### What to do:
Reproduce verbatim the lines below, beginning with the line that contains "How would you" and continuing up to and including the line that contains "white pantry cabinet at Rect(0, 311, 188, 481) <".

(Spatial question records)
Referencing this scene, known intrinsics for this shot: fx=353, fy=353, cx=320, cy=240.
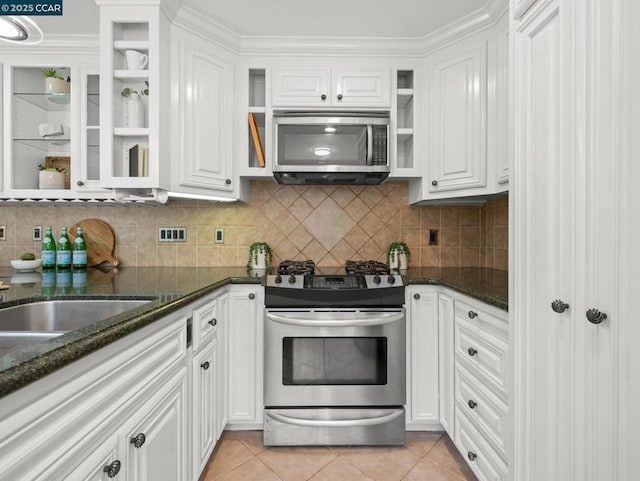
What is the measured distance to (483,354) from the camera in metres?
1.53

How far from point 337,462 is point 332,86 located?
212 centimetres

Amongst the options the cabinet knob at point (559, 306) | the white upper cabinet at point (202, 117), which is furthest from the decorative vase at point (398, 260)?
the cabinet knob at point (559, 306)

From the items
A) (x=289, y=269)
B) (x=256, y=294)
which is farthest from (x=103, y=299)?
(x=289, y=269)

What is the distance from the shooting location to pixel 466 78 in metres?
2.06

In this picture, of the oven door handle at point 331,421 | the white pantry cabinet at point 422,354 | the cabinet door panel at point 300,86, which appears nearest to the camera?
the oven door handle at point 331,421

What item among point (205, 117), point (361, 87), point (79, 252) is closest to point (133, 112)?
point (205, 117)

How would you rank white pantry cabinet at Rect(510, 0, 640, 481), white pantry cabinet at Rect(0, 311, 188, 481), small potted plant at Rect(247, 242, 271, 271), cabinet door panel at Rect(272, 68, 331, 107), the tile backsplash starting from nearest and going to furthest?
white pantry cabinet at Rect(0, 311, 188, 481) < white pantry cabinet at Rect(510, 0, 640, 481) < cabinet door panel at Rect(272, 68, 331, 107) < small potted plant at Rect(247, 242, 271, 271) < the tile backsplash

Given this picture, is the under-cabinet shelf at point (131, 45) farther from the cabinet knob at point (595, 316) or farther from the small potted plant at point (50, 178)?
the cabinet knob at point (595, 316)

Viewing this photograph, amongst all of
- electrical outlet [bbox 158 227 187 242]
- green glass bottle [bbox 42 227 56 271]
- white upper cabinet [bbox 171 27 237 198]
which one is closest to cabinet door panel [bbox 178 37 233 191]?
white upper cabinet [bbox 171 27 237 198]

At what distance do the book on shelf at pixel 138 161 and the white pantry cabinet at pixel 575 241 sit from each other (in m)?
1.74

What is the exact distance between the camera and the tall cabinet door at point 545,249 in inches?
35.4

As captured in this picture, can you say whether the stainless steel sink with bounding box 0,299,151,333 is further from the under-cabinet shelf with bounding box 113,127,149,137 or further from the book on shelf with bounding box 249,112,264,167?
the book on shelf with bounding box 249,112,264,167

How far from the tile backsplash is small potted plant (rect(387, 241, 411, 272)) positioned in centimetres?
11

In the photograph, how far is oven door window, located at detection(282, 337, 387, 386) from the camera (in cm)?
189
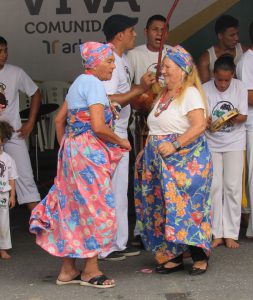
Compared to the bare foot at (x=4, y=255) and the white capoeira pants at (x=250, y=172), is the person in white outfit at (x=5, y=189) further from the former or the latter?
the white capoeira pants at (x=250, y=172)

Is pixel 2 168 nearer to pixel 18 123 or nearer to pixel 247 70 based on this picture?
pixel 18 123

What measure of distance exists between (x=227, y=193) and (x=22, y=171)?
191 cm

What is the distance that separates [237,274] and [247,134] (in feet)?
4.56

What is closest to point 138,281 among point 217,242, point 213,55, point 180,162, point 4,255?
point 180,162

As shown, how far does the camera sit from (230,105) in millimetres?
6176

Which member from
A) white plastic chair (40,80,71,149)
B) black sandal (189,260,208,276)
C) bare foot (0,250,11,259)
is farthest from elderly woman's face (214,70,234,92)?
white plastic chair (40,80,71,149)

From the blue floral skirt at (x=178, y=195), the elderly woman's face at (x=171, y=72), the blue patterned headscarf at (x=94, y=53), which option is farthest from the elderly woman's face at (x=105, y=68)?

--

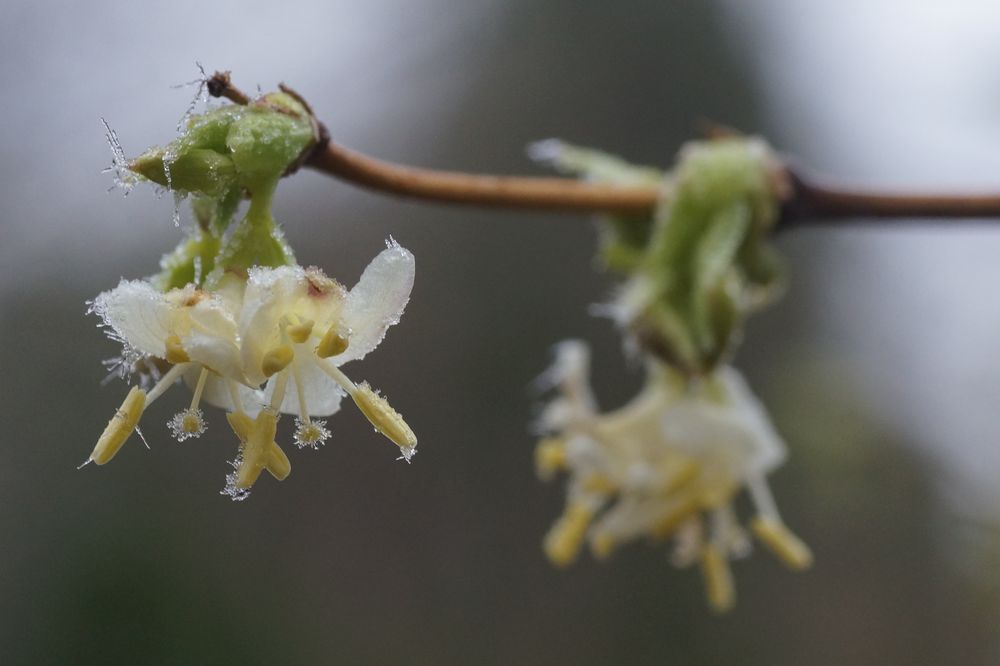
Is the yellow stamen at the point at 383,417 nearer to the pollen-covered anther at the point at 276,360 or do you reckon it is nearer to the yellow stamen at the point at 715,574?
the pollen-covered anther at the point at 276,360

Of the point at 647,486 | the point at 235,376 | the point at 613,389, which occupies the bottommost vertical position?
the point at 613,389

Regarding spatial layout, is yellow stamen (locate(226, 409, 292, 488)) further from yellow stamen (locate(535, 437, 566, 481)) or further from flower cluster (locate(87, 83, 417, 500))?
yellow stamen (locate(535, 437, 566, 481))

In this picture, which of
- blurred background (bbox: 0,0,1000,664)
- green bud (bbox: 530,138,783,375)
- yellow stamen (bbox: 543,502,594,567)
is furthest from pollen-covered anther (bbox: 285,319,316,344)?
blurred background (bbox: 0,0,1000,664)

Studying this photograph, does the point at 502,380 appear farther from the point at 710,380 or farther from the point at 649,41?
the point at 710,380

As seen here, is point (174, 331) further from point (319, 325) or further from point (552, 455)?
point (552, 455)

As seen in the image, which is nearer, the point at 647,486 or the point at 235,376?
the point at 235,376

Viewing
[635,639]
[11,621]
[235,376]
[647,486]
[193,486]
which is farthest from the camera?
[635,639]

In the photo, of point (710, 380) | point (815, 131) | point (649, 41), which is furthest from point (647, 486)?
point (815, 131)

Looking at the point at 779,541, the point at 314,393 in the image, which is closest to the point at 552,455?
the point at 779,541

### Task result:
How would you rank white pantry cabinet at Rect(510, 0, 640, 481), white pantry cabinet at Rect(0, 311, 188, 481), small potted plant at Rect(247, 242, 271, 271), cabinet door panel at Rect(272, 68, 331, 107), the tile backsplash starting from nearest and going to furthest?
white pantry cabinet at Rect(0, 311, 188, 481) < white pantry cabinet at Rect(510, 0, 640, 481) < cabinet door panel at Rect(272, 68, 331, 107) < small potted plant at Rect(247, 242, 271, 271) < the tile backsplash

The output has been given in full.